Because blockchain creates an immutable record of transactions, the technology is well situated to track the provenance of goods and establish trust in shared supplier information, especially when the parties have competing agendas and don’t particularly engender trust.
Benefits to the users are Traceability, Authenticity and Visibility
Blockchain can establish an audit trail that is far more effective than traditional methods like email or simple electronic record keeping, proponents say.
As a result, blockchain’s biggest potential is for facilitating track-and-trace applications that help companies document the chain of custody of goods. Doing so can prevent leakage, help identify counterfeit items and fraud, pinpoint at-risk suppliers, demonstrate that regulatory requirements are being met, and create transparency around sourcing.
It is predicted that a quarter of OEMs will leverage blockchain to source for example spare parts by 2023 — a move it predicts will improve accuracy of usable parts by 60% and lower costs by 45%.
A lot of early blockchain supply chain use cases are food related. For example, Walmart has run a pilot project with IBM’s Food Trust Solution to track lettuce from its suppliers to Walmart shelves on the heels of previous E. coli outbreaks.

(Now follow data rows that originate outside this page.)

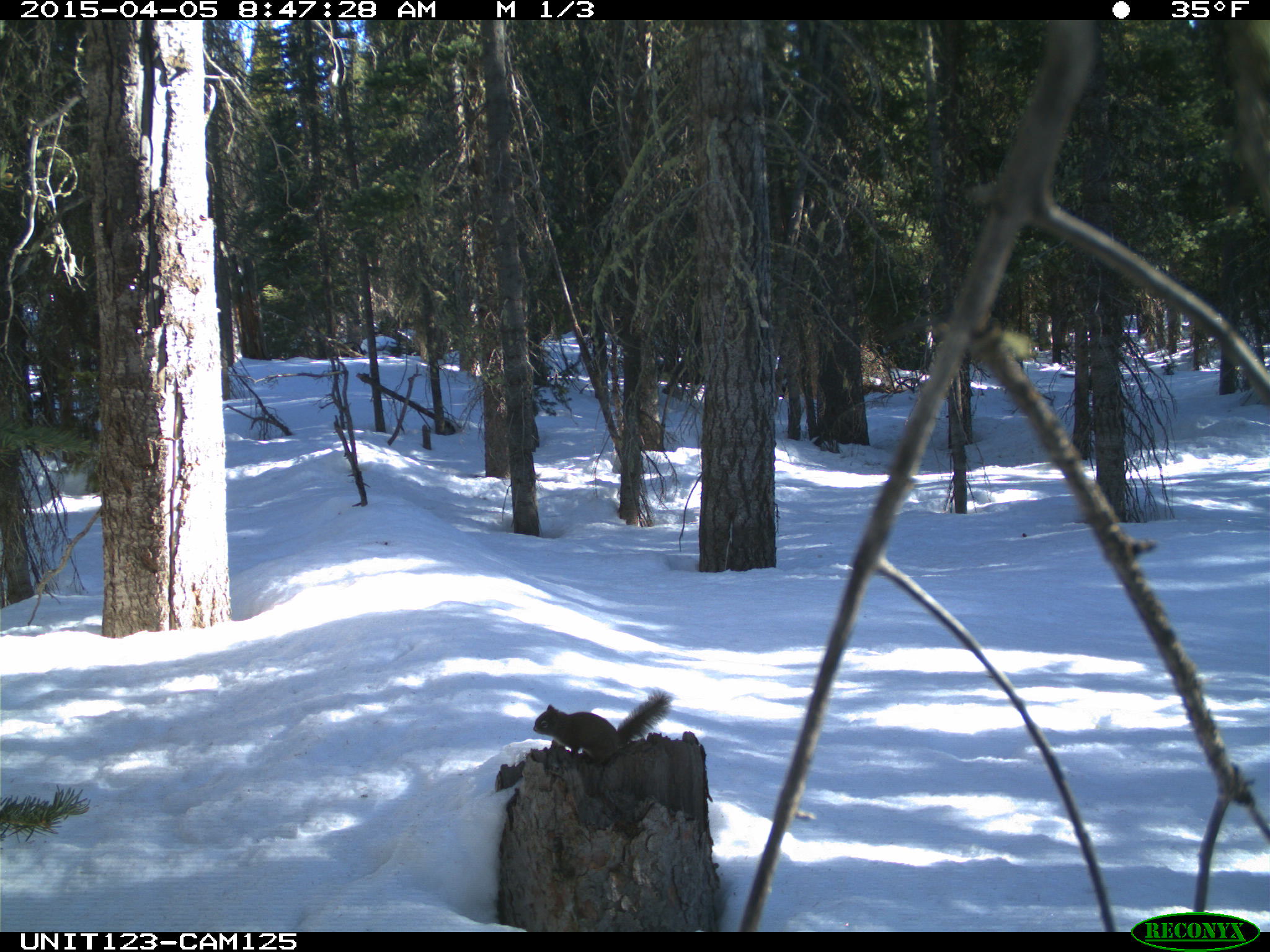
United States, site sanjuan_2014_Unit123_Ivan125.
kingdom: Animalia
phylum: Chordata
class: Mammalia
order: Rodentia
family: Sciuridae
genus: Tamiasciurus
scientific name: Tamiasciurus hudsonicus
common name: american red squirrel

One of the biggest hurdles to leveraging blockchain is that it takes a village*. In most cases, it’s not one company implementing blockchain to garner traceability for its singular supply chain. Rather, to succeed, efforts will require an industry consortia-backed initiative that benefits a variety of competing partners.
*Source MIT Management
Conclusion
Making significant changes to an existing supply chain is not an easy task, as creating a robust and secure supply chain will still need to balance the demands for cost efficiency vs consistent supply. It is expected that companies will begin seeking out a more diversified supplier base and may look to engage with specialist supply chain partners, while looking to develop a flexible, but more resilient and cost efficient, supply chain.

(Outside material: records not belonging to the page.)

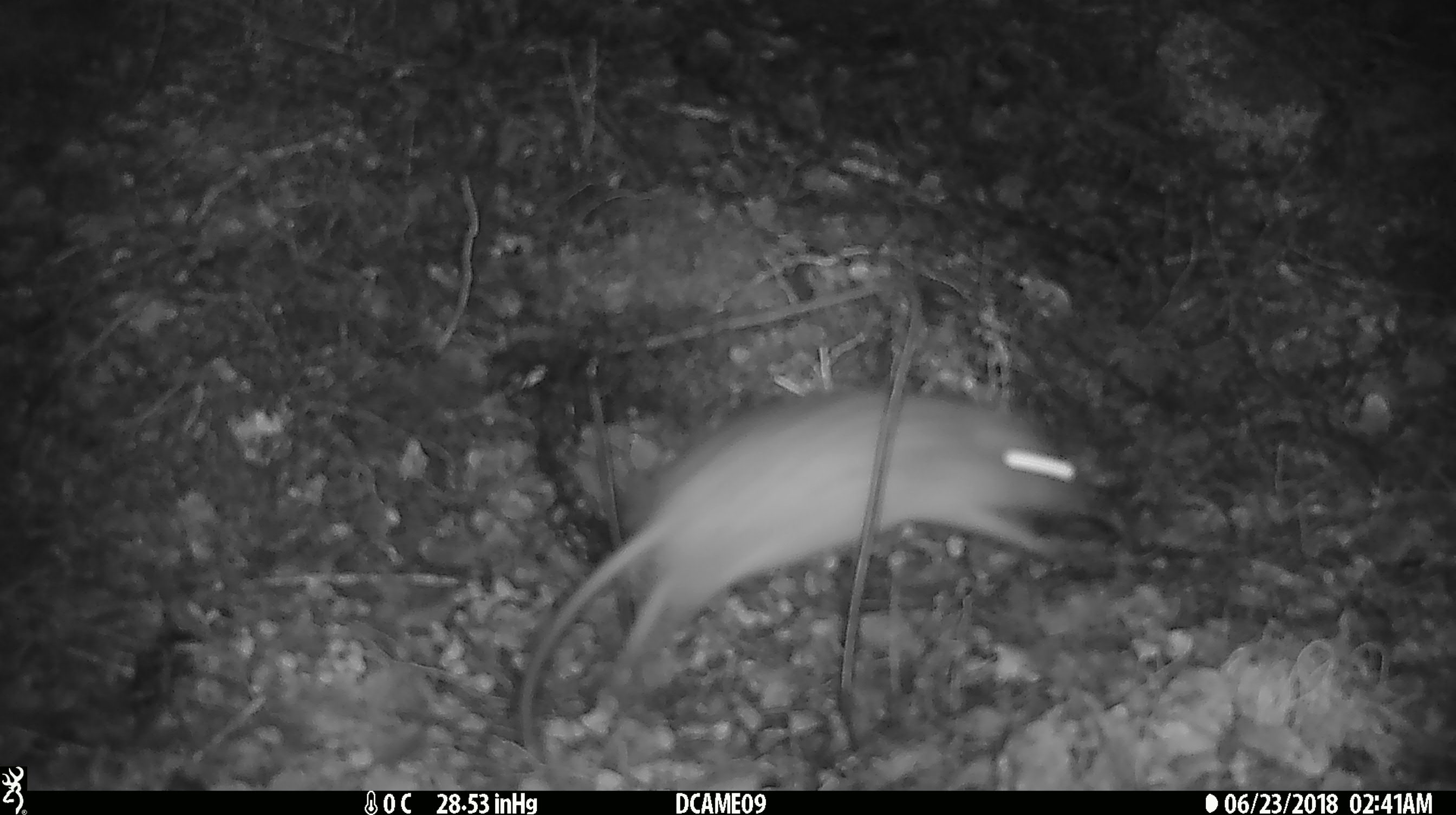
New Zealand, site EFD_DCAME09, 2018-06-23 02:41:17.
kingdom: Animalia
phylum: Chordata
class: Mammalia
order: Rodentia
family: Muridae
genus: Rattus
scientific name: Rattus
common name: rat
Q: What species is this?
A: Rat (Rattus).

For the longer term, however, companies will need to undertake a more holistic approach and be open to considering one or more alternative solutions, which may lead to more drastic changes, such as moving supply chains nearby, holding more stock locally, or to different countries, as well as increasing the digitalizing of supply chains, with a view to increasing accuracy, flexibility and traceability.
Dermot Connolly
Global Head Business Development, Managed Services.